Winter skating on the main canal of Pompenburg,Rotterdam in 1825, shortly before the minimum, by Bartholomeus Johannes van Hove is painted. Credit: .

Farms and villages in the Swiss Alps were destroyed by encroaching glaciers during the mid-17th century.[22] Canals and rivers in Great Britain and the Netherlands were frequently frozen deeply enough to support ice skating and winter festivals.[22]

Sea ice surrounding Iceland extended for miles in every direction, closing harbors to shipping: the population of Iceland fell by half, but that may have been caused by skeletal fluorosis after the eruption of Laki in 1783.[23] Iceland also suffered failures of cereal crops and people moved away from a grain-based diet.[24] The Norse colonies in Greenland starved and vanished by the early 15th century, as crops failed and livestock could not be maintained through increasingly harsh winters: Greenland was largely cut off by ice from 1410 to the 1720s.[25]
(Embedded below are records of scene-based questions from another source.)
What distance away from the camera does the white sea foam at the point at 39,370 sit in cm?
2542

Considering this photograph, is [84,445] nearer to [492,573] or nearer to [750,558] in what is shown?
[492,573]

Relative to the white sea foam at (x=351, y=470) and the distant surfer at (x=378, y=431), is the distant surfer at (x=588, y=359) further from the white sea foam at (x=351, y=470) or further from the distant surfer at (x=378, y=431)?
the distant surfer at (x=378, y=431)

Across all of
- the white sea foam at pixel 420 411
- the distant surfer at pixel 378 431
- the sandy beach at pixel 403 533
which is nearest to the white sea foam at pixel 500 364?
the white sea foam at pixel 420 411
Snowfall "was much heavier than recorded before or since, and the snow lay on the ground for many months longer than it does today."[26] In Lisbon, Portugal, snowstorms were much more frequent than today; one winter in the 17th century produced eight snowstorms.[27] Many springs and summers were cold and wet but with great variability between years and groups of years, crop practices throughout Europe had to be altered to adapt to the shortened, less reliable growing season, and there were many years of dearth and famine (such as the Great Famine of 1315–1317, but that may have been before the Little Ice Age).[28]
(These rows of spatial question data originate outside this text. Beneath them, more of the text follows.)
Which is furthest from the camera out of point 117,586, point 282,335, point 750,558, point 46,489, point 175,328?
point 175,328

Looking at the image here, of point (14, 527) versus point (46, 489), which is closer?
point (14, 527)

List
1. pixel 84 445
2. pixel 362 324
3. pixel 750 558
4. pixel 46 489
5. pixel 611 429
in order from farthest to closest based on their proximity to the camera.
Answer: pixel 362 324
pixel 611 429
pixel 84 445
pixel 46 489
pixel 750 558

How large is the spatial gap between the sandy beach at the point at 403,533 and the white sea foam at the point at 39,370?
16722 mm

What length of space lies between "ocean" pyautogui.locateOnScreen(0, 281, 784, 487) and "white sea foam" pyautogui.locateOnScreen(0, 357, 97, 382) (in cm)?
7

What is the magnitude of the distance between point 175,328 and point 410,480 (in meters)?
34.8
"Famines in France 1693–94, Norway 1695–96 and Sweden 1696–97 claimed roughly 10 percent of the population of each country, whereas in Estonia and Finland in 1696–97, losses have been estimated at a fifth and a third of the national populations, respectively."[29] Viticulture disappeared from some northern regions and storms caused serious flooding and loss of life, some resulted in permanent loss of large areas of land from the Danish, German, and Dutch coasts.[26]
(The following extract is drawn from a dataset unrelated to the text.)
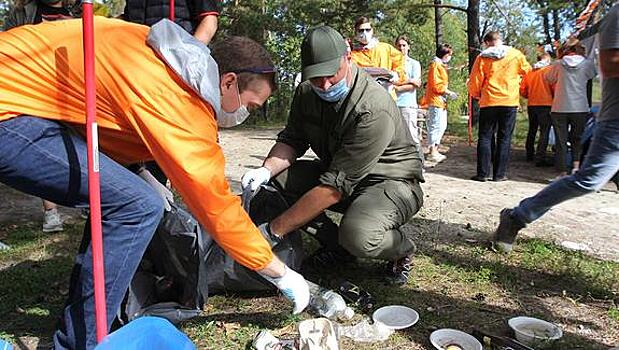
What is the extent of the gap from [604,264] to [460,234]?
95cm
The violin maker Antonio Stradivari produced his instruments during the Little Ice Age: the colder climate is proposed to have caused the wood used in his violins to be denser than in warmer periods, contributing to the tone of his instruments.[30] The period inspired such novelties in everyday life as the widespread use of buttons and button-holes, and knitting of custom-made undergarments to better cover and insulate the body, fireplace hoods were installed to make more efficient use of fires for indoor heating, and enclosed stoves were developed, with early versions often covered with ceramic tiles.[31]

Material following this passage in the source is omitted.